As a kid, I actually had a plastic model of this thing. The idea of launching and landing an airplane in the same manner as the spaceships I expected to roll out shortly afterword had a great deal of appeal.
The program was canceled when the engine proved to be more than slightly unreliable, and landing an airplane in reverse proved to be more of a challenge than even the test pilots cared for, but what did they know?
Today, we have the latest variant on the flying car in the form of the Puffin:
This update to the Pogo comes from NASA with help from MIT and Georga Tech. And it's electric, so no pollution, except back at the coal-fired power plant where the electricity to charge the batteries comes from.

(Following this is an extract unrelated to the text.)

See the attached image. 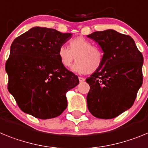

In principle, the Puffin can cruise at 240 kilometers per hour and dash at more than 480 kph. It has no flight ceiling—it is not air-breathing like gas engines are, and thus is not limited by thin air—so it could go up to about 9,150 meters before its energy runs low enough to drive it to descend. With current state-of-the-art batteries, it has a range of just 80 kilometers if cruising,So it can fly high enough to kill the pilot from anoxia, and come down close enough to his launch point that the airport of origin could probably provide the ambulance. Note also that the range is somewhat less that you could expect to get from an EZ-GO golf cart, although your arrival would certainly be far more spectacular.
In it's defense, if you think of it as a variant on the backpack jet, it begins to look better. Notably bulkier, it goes a whole lot farther, and makes a lot less noise doing it.